(What is required) Filter the rows below, keeping each line that contains the string "away" and dropping the rest. The match is case-sensitive.

(Data records)
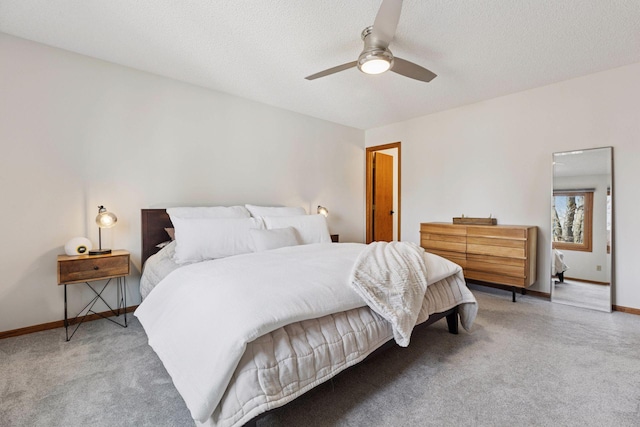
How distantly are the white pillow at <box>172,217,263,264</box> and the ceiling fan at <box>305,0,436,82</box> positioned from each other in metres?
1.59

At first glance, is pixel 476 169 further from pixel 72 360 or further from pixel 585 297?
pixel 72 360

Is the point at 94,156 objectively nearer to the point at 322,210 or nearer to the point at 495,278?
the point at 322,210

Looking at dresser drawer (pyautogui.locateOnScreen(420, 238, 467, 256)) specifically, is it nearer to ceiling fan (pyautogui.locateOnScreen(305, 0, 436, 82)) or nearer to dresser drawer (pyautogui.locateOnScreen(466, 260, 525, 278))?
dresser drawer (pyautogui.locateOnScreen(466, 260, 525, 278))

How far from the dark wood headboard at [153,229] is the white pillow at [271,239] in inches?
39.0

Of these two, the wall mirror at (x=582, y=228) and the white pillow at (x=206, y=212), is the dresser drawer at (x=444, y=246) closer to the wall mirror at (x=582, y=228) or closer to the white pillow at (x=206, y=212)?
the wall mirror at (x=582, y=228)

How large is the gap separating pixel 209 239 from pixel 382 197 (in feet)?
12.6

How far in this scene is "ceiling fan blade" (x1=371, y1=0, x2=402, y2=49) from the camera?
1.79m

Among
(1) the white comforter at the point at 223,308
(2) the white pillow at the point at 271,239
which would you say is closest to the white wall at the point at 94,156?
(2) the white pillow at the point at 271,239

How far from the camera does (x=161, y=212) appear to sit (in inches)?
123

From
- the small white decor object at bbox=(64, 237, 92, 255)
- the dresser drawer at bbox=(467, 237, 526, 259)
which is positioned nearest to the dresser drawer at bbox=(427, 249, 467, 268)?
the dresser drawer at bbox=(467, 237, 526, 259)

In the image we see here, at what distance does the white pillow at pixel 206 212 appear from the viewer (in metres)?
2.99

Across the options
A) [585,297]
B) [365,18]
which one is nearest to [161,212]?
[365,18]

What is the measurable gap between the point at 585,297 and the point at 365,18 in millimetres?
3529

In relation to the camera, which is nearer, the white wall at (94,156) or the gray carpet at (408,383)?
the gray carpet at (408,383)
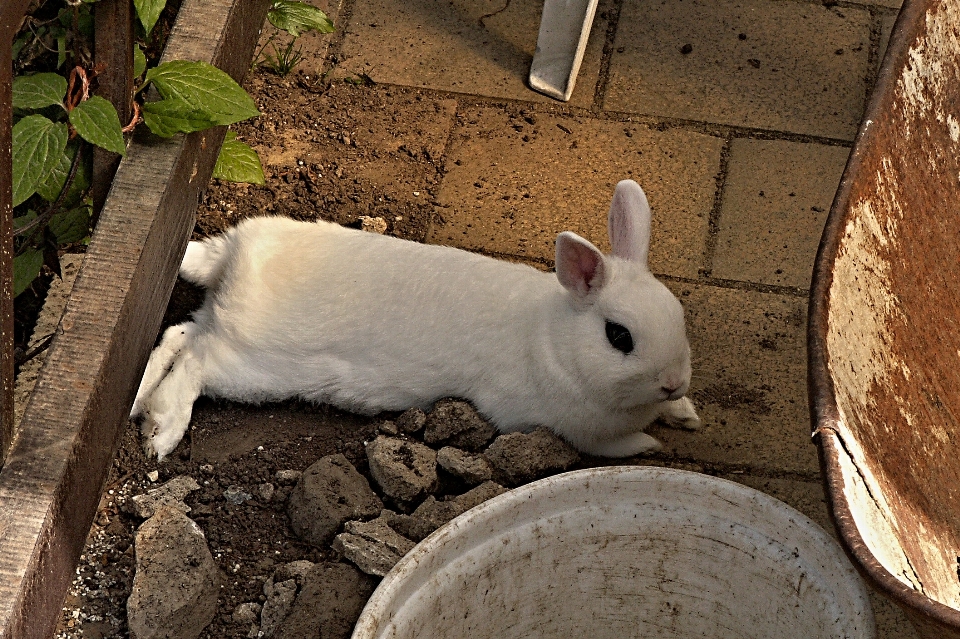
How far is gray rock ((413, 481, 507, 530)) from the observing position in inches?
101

---

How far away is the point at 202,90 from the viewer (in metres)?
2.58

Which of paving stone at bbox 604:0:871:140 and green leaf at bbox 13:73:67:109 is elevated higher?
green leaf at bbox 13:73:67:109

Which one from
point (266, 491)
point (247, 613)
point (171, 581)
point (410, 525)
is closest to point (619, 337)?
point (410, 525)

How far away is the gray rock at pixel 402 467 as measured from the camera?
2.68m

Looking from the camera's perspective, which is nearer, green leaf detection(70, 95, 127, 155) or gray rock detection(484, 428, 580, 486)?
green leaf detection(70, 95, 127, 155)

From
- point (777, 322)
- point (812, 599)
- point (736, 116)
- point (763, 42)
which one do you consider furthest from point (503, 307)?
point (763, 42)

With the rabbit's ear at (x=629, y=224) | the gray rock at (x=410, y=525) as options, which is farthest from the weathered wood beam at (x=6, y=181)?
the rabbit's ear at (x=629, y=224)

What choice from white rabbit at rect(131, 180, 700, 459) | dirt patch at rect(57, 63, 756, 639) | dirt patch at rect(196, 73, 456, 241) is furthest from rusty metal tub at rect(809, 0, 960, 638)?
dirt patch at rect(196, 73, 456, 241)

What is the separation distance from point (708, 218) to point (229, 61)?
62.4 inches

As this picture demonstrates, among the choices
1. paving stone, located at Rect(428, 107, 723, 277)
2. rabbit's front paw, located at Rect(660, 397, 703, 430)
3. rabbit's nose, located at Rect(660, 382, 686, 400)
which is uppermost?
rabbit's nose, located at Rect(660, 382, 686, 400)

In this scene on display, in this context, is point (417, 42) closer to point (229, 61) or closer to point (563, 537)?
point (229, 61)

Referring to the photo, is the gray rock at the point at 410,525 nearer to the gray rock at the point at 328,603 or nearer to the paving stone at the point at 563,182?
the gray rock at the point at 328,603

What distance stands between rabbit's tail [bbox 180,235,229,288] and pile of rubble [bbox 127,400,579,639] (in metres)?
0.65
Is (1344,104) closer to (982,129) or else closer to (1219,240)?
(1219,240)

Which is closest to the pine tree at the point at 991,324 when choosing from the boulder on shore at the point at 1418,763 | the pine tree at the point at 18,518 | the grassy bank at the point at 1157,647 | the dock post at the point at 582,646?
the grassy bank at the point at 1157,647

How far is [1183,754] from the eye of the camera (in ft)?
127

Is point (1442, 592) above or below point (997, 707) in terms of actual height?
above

(Solution for this problem)
How far away is the point at 202,90 from the viewer (in metres)?
How far away is the gray rock at pixel 402 467 as measured from the camera?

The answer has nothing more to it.